Among the records below, which lines contain the string "States"? Report them.

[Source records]
Segment Open

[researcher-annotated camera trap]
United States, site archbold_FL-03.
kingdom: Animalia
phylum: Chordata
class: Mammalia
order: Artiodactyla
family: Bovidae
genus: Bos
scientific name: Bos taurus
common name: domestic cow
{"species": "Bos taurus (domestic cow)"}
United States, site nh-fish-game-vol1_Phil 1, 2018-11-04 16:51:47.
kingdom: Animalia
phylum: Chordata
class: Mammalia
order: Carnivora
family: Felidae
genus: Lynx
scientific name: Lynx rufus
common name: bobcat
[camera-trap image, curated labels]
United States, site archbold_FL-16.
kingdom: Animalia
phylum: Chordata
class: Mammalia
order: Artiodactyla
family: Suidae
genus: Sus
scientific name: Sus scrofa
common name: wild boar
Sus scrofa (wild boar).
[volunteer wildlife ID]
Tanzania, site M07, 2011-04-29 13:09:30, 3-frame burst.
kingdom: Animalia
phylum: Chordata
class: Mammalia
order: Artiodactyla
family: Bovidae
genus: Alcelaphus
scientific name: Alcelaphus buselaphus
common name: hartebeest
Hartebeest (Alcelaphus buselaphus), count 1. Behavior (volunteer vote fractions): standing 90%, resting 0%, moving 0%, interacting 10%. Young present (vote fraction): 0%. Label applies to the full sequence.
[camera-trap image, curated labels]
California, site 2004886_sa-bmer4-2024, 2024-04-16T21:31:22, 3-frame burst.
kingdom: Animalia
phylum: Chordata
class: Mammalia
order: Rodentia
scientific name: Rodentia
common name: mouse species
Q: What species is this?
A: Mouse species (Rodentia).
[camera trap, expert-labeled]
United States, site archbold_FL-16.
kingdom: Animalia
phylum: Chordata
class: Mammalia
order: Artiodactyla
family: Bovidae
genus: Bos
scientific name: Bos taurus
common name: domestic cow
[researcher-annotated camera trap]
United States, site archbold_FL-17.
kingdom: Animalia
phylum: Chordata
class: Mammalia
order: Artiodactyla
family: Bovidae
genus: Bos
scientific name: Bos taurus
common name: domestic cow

Segment Closed

EXERCISE ANSWER:
United States, site archbold_FL-03.
United States, site nh-fish-game-vol1_Phil 1, 2018-11-04 16:51:47.
United States, site archbold_FL-16.
United States, site archbold_FL-16.
United States, site archbold_FL-17.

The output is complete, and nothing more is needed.